According to Lt. Stowes the Coast Guard’s patrol was carefully planned. The United States notified fisheries officials over a year before that it was planning to conduct boardings in the region. Papers were filed showing photographs of the badges that the crew would wear as well as the blue-and white checkered flag the cutter would fly. Similar paperwork has been filed by five other countries including New Zealand and Chile under rules that permit members fishing in South Pacific to inspect each another’s vessels.
Stowes said, “Just our being there and doing the boards really makes a statement.”
At-sea inspections help to confirm that fishing vessels follow rules regarding forced labor, environmental hazardous gear, and the targeting endangered species such as sharks.
China has repeatedly blocked efforts for strengthening inspection procedures in south Pacific. China’s latest stonewalling was in 2013, when it claimed that fishing boats would be at greater risk if firearms were allowed on at-sea patrols.
Rules that were adopted unanimously in 2011 follow a 1995 United Nations treaty called the Fish Stocks Agreement. This allows inspectors to use limited force to keep safe.

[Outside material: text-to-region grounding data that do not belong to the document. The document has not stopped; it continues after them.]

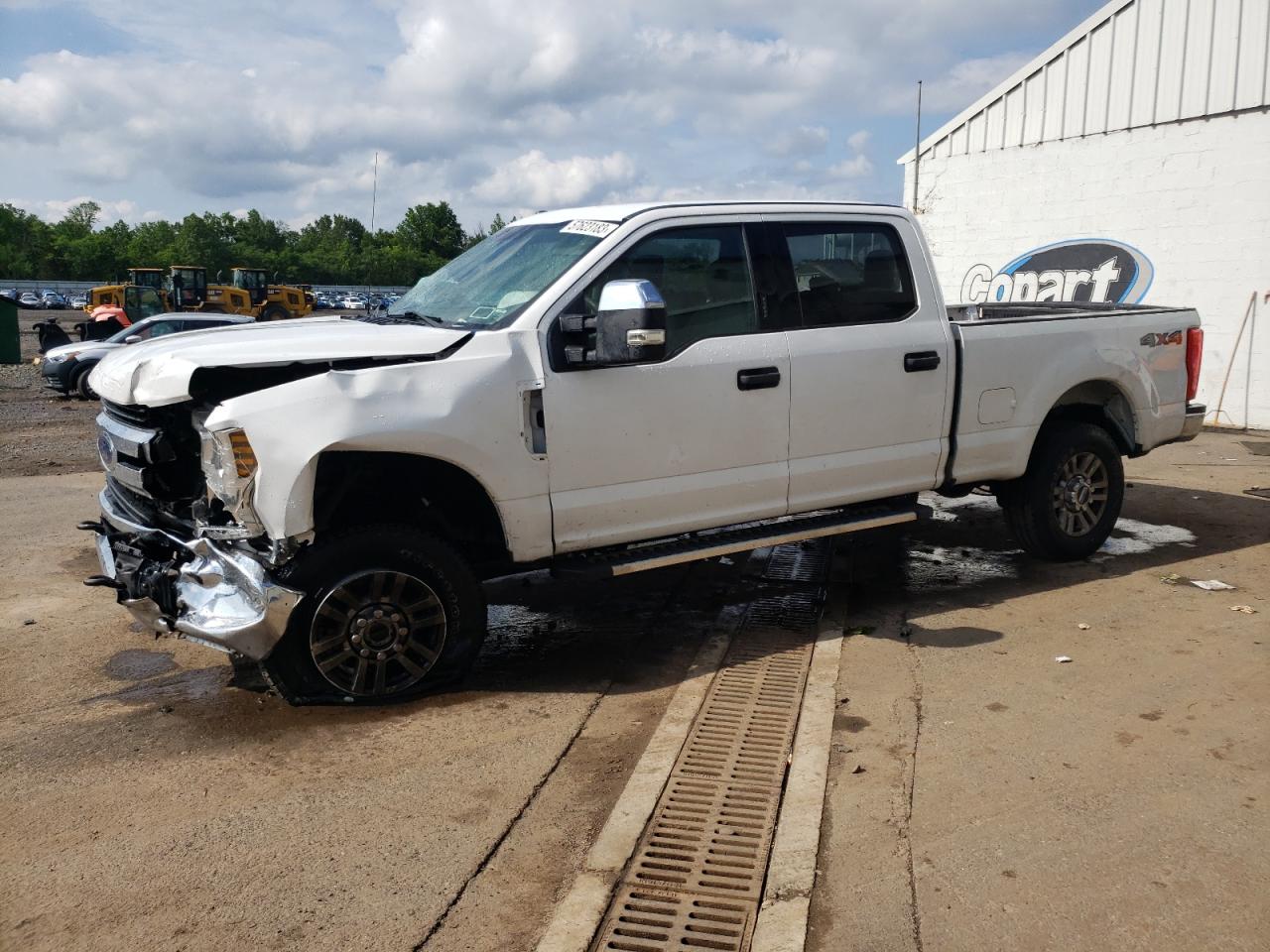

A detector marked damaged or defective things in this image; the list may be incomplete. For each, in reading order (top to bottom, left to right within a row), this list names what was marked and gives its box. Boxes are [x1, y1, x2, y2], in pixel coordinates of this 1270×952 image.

crumpled hood [90, 317, 472, 407]
broken headlight [193, 424, 260, 536]
damaged white pickup truck [84, 200, 1206, 702]
crushed front bumper [89, 488, 302, 658]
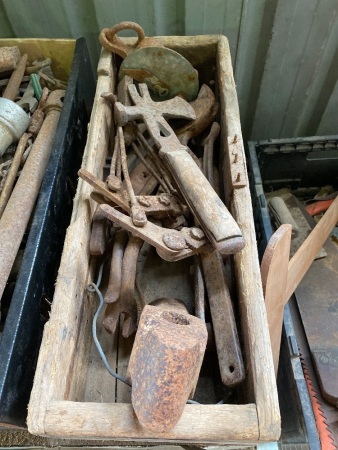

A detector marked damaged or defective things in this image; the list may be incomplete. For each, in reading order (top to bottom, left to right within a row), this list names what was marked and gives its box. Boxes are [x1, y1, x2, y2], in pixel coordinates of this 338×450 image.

corroded bolt [162, 232, 186, 250]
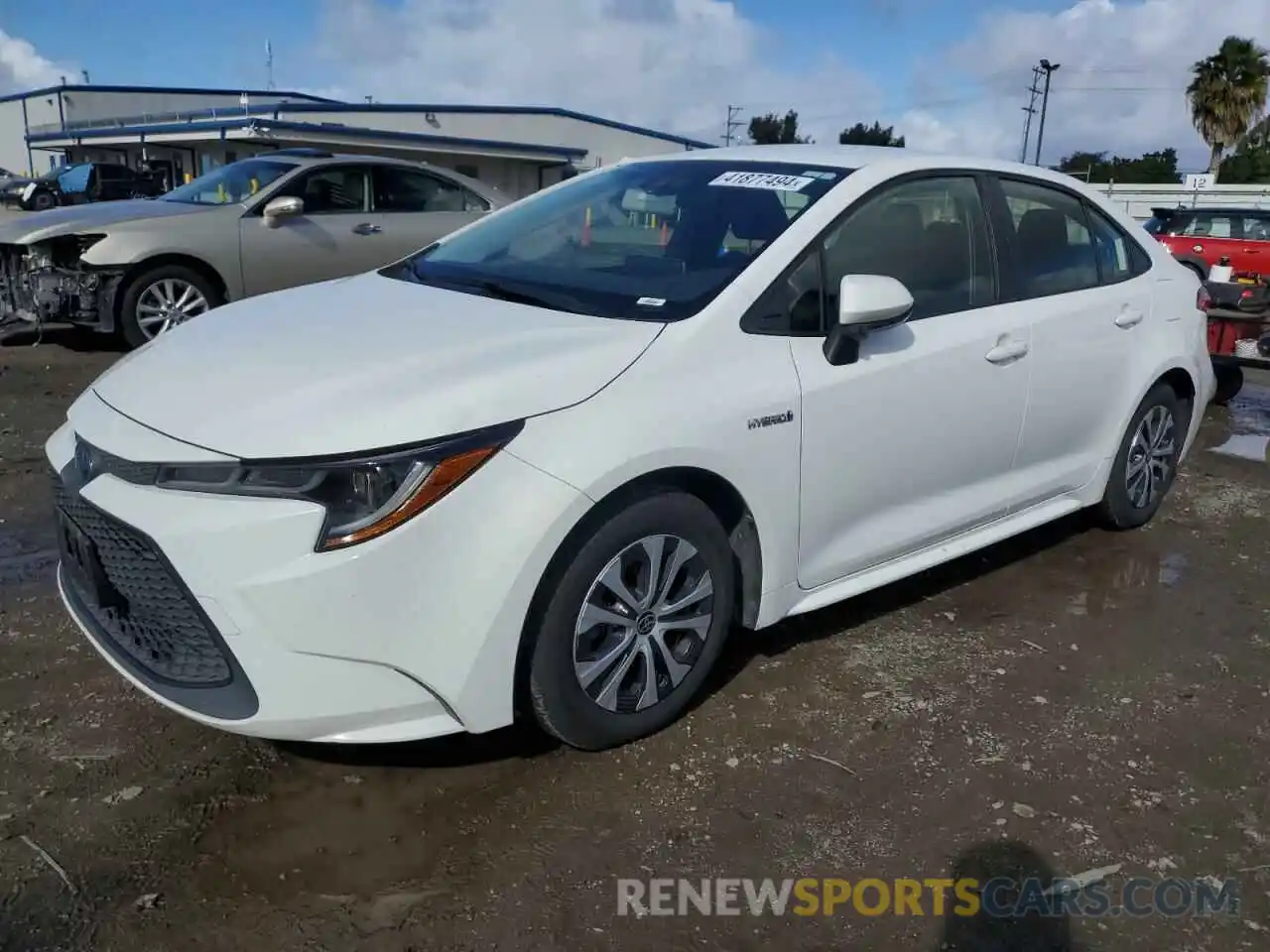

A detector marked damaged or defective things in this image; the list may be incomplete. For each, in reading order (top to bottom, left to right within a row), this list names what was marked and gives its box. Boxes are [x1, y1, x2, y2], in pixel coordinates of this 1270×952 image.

damaged sedan [0, 152, 506, 349]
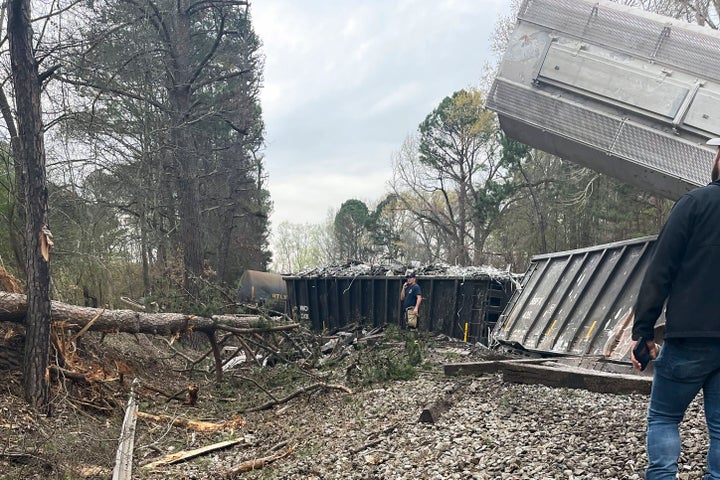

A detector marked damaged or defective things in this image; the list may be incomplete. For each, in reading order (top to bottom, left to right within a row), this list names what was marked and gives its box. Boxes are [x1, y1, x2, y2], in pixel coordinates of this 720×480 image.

rusted metal panel [484, 0, 720, 201]
rusted metal panel [284, 274, 516, 342]
rusted metal panel [492, 236, 660, 360]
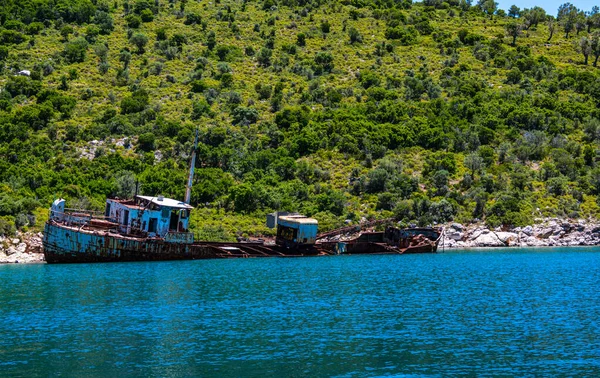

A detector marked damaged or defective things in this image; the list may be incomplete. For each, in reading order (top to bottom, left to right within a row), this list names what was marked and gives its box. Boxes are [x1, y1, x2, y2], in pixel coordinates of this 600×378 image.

rusted ship hull [42, 221, 330, 262]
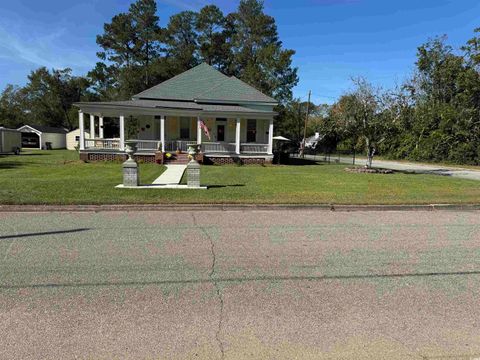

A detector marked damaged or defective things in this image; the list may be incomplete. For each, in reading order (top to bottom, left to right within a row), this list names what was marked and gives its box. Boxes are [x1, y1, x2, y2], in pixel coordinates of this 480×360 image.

road crack [191, 215, 225, 358]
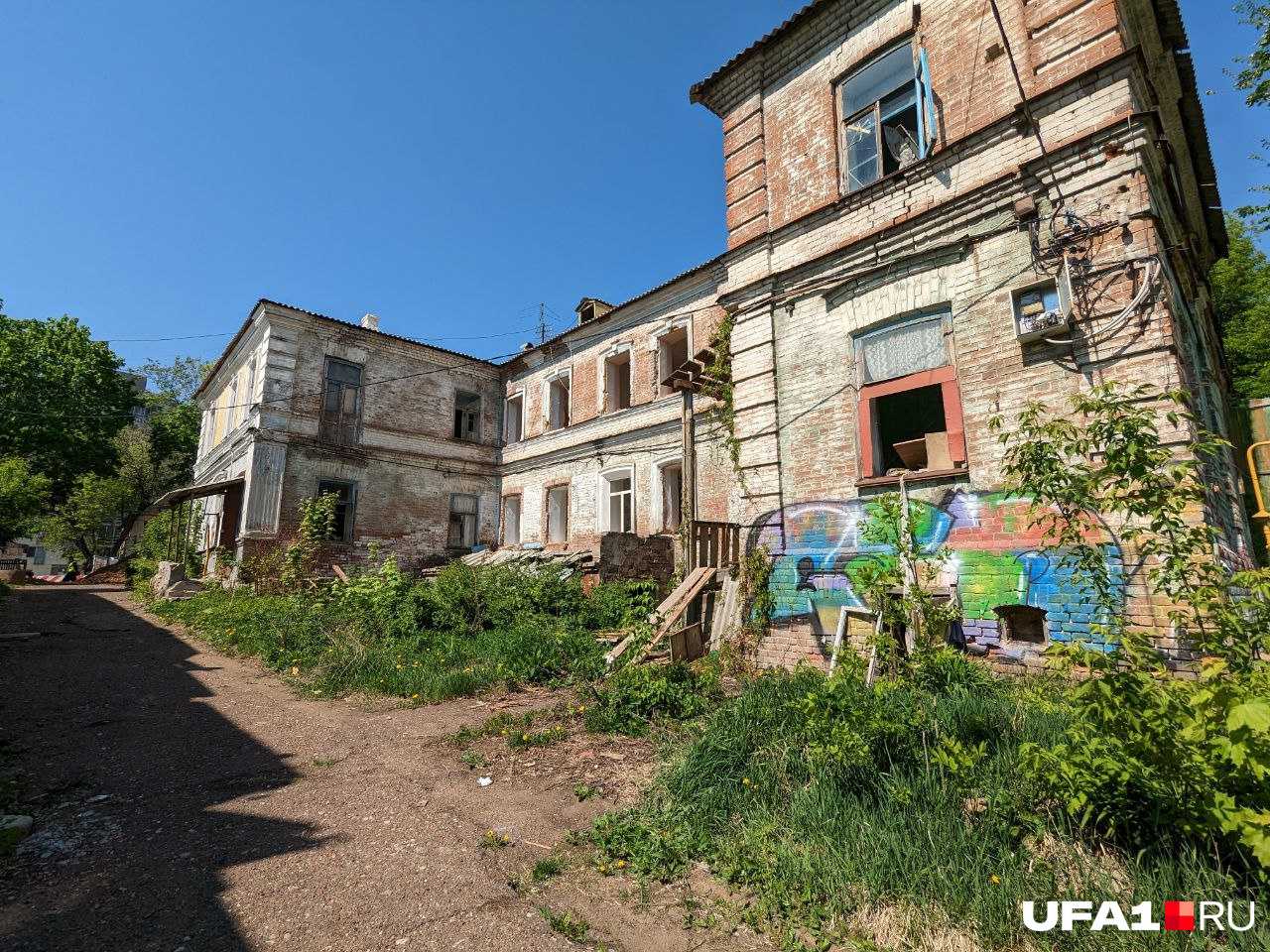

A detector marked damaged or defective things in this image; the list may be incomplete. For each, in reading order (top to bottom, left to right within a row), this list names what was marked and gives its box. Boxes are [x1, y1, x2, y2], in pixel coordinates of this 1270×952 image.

broken window [842, 43, 935, 193]
broken window [319, 357, 365, 446]
broken window [451, 391, 479, 444]
broken window [502, 393, 523, 446]
broken window [546, 375, 572, 431]
broken window [601, 347, 627, 411]
broken window [660, 327, 691, 398]
broken window [858, 310, 964, 477]
broken window [314, 477, 355, 542]
broken window [451, 495, 479, 547]
broken window [500, 495, 520, 547]
broken window [543, 484, 569, 542]
broken window [596, 469, 632, 537]
broken window [660, 464, 681, 537]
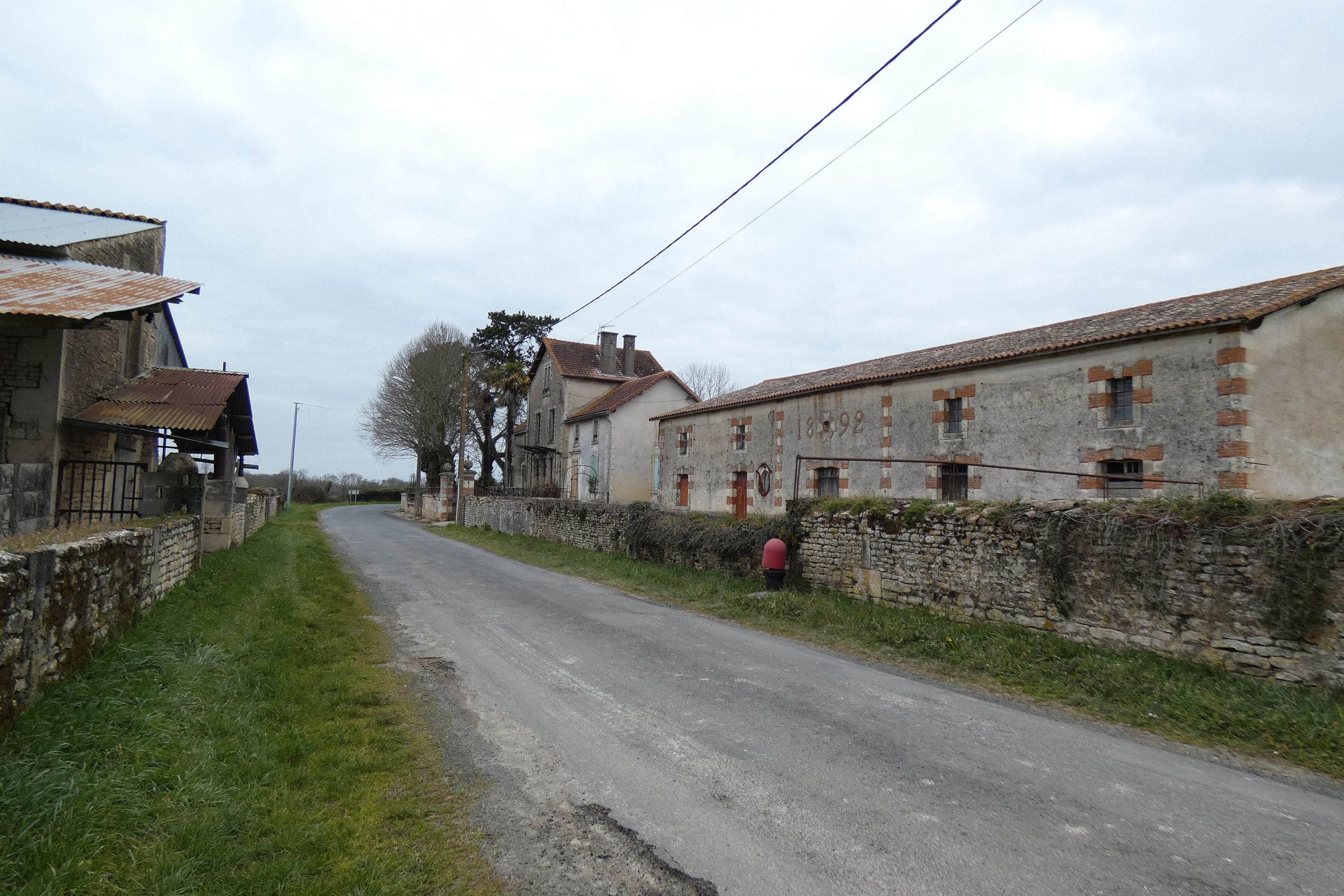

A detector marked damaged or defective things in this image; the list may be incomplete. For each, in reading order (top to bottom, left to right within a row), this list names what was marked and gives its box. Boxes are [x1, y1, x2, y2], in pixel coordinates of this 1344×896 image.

rusty corrugated roof [0, 254, 199, 321]
rusty corrugated roof [650, 264, 1344, 422]
rusty corrugated roof [74, 365, 250, 432]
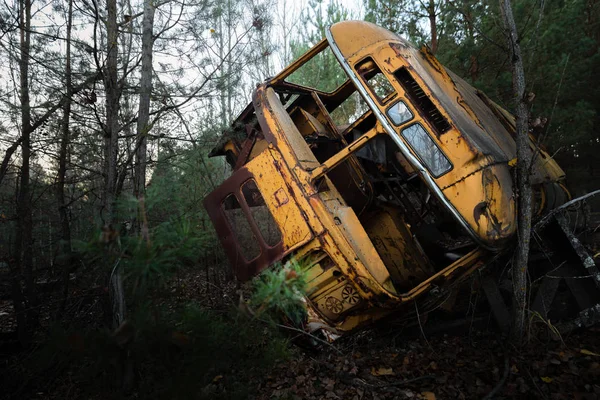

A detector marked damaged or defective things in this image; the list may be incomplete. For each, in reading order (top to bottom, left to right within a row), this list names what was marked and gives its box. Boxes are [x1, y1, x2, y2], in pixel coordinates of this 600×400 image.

abandoned yellow truck [203, 20, 572, 336]
rusted metal body [205, 21, 572, 334]
overturned vehicle [204, 20, 596, 336]
broken window [404, 123, 450, 177]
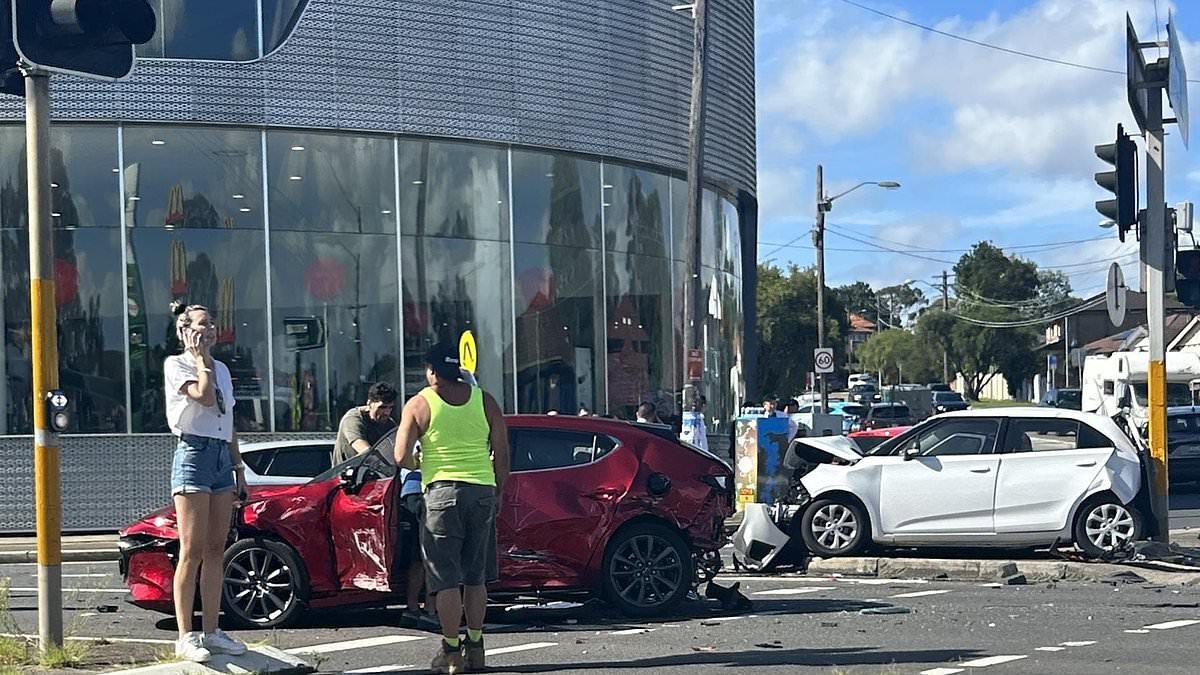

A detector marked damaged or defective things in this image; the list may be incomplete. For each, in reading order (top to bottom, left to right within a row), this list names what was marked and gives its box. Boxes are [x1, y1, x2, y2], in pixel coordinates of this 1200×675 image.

damaged red car [119, 415, 729, 624]
damaged white car [734, 403, 1147, 562]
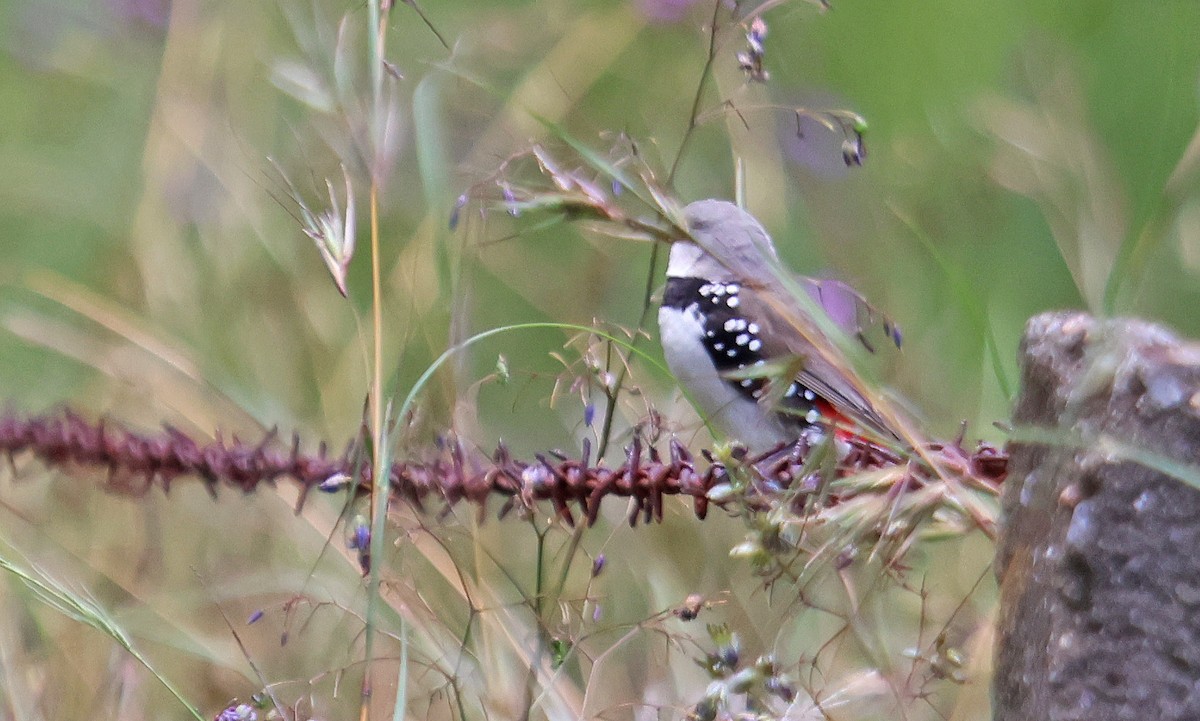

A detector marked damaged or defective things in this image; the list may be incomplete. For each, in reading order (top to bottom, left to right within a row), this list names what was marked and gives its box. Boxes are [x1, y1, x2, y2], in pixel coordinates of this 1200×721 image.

rusty barbed wire [0, 410, 1003, 523]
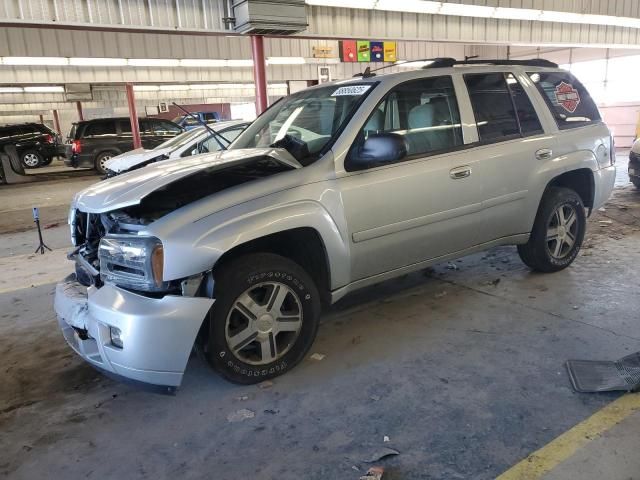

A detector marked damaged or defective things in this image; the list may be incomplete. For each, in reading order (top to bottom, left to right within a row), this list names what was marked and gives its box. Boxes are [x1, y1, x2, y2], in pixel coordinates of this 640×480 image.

crumpled hood [107, 149, 172, 175]
crumpled hood [71, 147, 302, 213]
broken headlight [99, 234, 166, 290]
front end damage [53, 148, 300, 388]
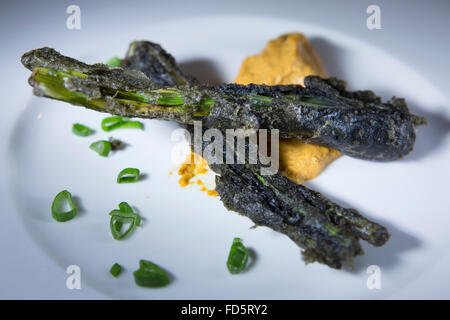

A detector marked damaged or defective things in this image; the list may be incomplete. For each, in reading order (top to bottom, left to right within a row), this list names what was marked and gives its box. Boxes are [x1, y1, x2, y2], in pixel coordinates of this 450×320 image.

charred coating [21, 46, 426, 161]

A State Department official stated to AP that it sent a sternly written diplomatic note reminding Beijing not only of its international obligations but also the long history of labor abuses.
Biden’s administration is also considering whether to seek to have illegal fishing vessels blacklisted and prevented from returning to the South Pacific at an upcoming meeting of Ecuador’s fishing management organization.